16/40 Brief Eye Contact With the Shaman

In recent conversations with thinkers and painters about the difference in societal reactions to art between Europe, Asia, and North America the conversation came around to the role of the artist within a society or culture. This also relates to questions about the value of art, and all the related questions: what is art? Is art dead? Is there such a thing as art for art’s sake?

I want to come at this topic with a comparison that some people may find uncomfortable because of some of the associations that are evoked. I would just ask that the reader take these words at face value and treat them almost like math variables: just symbols that carry an arbitrary meaning for a few moments while a concept is explored.

Here is the chiasmus: shaman is to spiritual as priest is to religion.

Holding that comparison in mind, I return to the question: what is the role of the artist in society?

For the past few years, I have subscribed to the idea of “the artist as shaman”. That is, the artist is the tribe member that lives outside the normal experience of daily life and, whether due to natural talent, hard work, the help of psychedelics, or just lunacy, explores inner worlds which “ordinary” people do not. It is the journey to “that undiscovered country from which no one returns unchanged”.
+---+
**OBJECTIVE A:** Return word for word the lines of the records running from the line that contains "Looking at the items" through the final line of the records, with both ends included.
The essay and the records below it come from unrelated sources.

**SUPPLIED DATA:**
+---+
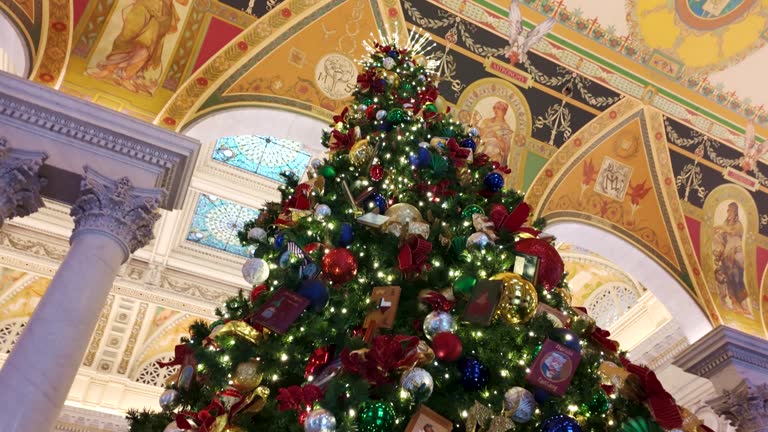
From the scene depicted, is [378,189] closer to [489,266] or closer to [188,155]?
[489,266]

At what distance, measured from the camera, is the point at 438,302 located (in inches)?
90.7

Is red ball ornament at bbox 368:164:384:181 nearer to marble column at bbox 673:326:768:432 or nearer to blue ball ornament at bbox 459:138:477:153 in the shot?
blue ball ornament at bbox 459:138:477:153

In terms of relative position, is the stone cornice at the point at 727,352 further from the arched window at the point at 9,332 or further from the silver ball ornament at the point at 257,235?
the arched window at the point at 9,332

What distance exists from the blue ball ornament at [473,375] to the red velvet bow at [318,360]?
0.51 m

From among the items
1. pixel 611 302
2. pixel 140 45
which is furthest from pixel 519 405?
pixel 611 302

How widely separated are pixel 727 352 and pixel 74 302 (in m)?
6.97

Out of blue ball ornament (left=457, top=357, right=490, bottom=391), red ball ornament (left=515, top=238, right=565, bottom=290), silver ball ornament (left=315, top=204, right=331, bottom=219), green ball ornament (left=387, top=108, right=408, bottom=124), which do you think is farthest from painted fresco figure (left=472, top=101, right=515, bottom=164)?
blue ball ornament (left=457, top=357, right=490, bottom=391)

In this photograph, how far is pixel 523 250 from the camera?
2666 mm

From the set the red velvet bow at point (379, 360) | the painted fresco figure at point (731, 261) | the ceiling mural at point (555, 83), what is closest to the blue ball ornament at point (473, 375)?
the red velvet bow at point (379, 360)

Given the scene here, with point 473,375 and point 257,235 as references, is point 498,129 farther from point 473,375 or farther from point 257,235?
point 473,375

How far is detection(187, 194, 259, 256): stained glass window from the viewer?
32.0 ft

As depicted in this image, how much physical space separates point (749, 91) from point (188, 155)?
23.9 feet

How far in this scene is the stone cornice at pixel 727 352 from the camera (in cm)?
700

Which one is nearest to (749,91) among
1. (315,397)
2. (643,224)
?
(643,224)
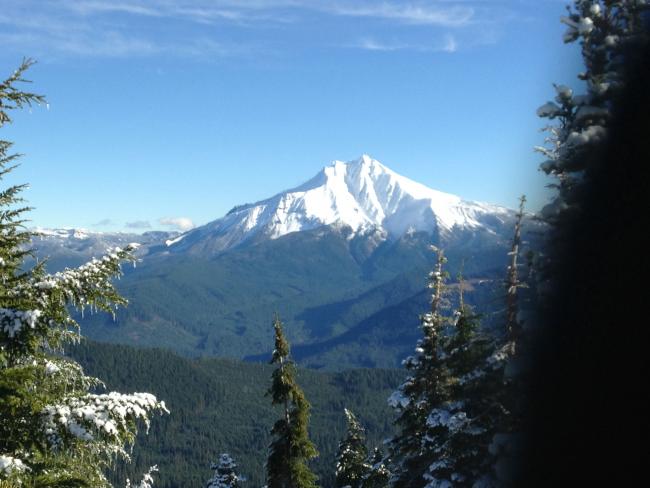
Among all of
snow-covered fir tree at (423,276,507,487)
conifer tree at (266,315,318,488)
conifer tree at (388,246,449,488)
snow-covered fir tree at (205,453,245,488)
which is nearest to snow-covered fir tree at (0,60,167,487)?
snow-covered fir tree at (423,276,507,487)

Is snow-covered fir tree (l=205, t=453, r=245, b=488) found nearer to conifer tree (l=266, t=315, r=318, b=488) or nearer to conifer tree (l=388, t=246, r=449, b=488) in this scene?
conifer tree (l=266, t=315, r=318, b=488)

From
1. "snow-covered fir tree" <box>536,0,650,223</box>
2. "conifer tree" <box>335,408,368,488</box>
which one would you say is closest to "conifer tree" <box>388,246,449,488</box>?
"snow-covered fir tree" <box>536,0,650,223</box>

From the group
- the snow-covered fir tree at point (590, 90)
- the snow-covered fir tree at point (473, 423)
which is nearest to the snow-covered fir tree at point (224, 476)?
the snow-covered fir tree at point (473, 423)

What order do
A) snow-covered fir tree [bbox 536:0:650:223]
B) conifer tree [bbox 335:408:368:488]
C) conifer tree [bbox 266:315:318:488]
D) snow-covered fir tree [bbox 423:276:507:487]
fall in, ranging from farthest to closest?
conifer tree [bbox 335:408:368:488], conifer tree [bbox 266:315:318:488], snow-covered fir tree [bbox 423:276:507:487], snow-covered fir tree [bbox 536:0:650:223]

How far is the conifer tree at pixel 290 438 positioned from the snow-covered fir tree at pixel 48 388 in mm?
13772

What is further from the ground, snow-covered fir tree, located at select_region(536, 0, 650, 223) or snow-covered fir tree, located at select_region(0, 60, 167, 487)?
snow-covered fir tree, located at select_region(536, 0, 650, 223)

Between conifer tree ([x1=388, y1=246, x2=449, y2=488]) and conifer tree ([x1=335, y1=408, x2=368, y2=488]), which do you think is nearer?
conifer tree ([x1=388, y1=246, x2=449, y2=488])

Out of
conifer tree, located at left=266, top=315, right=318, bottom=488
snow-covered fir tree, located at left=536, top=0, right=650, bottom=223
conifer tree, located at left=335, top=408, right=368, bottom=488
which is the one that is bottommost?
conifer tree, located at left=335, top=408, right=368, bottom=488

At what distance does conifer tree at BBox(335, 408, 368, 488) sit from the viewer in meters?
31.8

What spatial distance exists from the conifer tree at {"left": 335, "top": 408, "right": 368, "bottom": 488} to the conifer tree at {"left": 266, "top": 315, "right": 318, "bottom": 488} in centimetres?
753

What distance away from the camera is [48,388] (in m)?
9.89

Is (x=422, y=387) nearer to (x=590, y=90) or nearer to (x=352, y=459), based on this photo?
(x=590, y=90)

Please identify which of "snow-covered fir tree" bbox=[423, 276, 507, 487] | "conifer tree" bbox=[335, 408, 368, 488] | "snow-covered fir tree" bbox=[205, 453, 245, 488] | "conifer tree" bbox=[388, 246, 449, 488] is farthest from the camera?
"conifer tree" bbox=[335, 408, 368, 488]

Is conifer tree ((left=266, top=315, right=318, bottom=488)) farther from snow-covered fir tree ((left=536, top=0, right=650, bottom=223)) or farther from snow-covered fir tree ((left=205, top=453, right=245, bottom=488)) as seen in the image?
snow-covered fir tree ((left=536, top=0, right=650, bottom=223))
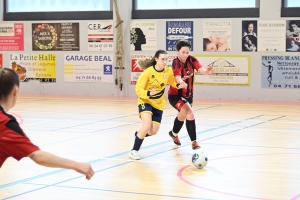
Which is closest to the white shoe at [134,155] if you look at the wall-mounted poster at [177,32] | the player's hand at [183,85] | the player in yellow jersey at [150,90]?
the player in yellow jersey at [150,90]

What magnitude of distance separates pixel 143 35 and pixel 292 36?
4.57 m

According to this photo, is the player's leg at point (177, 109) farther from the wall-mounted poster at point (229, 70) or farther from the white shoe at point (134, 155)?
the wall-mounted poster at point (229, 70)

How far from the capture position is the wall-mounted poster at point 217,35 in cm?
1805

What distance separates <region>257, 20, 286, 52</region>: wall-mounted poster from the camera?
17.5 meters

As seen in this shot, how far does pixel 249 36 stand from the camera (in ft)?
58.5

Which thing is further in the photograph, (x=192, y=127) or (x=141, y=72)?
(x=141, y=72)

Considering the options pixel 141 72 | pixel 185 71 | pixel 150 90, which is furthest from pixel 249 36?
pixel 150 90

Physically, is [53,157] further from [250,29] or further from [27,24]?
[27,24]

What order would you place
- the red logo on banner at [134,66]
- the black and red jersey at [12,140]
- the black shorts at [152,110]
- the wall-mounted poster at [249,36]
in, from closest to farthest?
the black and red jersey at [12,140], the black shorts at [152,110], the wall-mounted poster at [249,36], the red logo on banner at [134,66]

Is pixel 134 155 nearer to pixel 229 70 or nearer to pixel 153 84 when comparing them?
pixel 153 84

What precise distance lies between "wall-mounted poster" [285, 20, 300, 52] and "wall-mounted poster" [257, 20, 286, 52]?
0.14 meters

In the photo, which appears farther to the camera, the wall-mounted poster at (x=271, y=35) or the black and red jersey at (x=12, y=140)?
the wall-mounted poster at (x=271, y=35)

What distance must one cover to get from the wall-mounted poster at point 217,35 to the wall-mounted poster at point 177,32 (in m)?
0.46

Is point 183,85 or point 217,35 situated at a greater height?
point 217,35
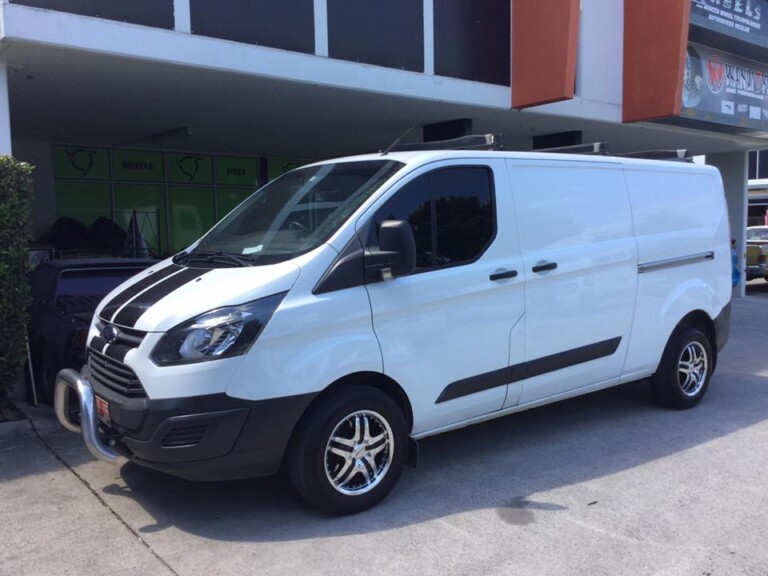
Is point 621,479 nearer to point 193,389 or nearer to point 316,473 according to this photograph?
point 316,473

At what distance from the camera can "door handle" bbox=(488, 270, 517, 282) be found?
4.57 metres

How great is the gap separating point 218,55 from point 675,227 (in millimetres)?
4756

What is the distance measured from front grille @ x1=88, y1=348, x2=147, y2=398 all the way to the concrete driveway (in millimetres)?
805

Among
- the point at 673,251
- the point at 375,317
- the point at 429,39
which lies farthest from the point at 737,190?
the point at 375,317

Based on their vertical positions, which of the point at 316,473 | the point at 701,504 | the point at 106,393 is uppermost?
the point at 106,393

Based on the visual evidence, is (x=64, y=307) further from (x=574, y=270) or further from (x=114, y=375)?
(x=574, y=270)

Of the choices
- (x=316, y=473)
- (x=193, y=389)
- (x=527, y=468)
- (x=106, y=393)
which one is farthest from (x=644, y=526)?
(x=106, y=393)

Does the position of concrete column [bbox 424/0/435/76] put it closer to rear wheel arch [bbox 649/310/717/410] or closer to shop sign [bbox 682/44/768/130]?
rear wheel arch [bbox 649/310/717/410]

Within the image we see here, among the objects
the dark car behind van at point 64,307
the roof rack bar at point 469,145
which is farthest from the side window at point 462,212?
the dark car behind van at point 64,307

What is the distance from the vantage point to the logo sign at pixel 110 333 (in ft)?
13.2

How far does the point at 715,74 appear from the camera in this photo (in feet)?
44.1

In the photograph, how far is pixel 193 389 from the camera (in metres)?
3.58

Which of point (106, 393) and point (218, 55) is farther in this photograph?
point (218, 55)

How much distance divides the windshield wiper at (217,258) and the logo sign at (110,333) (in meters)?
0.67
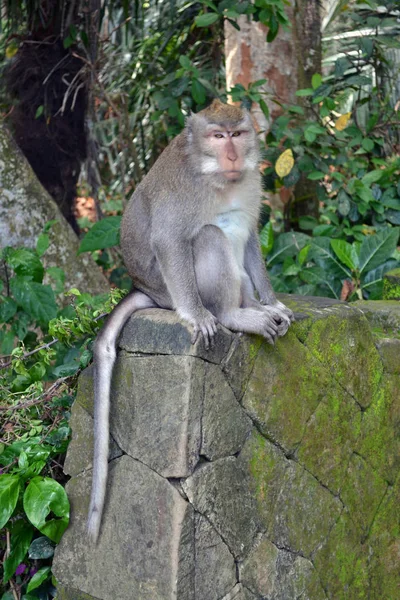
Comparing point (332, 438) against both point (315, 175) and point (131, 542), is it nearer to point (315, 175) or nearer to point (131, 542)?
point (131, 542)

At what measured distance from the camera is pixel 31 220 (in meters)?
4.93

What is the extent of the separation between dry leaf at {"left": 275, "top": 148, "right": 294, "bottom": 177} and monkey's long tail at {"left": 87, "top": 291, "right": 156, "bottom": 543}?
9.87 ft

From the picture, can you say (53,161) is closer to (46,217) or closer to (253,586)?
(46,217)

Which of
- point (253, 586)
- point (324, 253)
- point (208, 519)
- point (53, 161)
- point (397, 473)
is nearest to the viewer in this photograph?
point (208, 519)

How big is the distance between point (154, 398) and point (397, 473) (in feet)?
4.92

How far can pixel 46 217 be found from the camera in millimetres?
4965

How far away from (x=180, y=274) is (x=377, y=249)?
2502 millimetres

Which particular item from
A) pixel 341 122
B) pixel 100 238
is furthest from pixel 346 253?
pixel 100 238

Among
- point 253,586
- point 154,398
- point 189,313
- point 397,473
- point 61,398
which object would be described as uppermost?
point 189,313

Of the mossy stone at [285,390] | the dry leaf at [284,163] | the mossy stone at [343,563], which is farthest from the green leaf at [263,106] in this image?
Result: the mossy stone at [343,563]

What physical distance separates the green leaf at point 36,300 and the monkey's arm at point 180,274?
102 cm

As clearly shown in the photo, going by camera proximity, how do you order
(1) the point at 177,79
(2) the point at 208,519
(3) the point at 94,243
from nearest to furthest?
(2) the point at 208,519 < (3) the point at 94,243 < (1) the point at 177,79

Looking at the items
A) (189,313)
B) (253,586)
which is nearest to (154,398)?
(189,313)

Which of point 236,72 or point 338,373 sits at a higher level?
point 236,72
+---+
**OBJECTIVE B:** Which regions does the essay name in describing the differences in societal reactions to art?

**EXERCISE OUTPUT A:**
Looking at the items
A) (189,313)
B) (253,586)
which is nearest to (154,398)?
(189,313)

Which of point 236,72 or point 338,373 sits at a higher level?
point 236,72

**EXERCISE OUTPUT B:** Europe, Asia, North America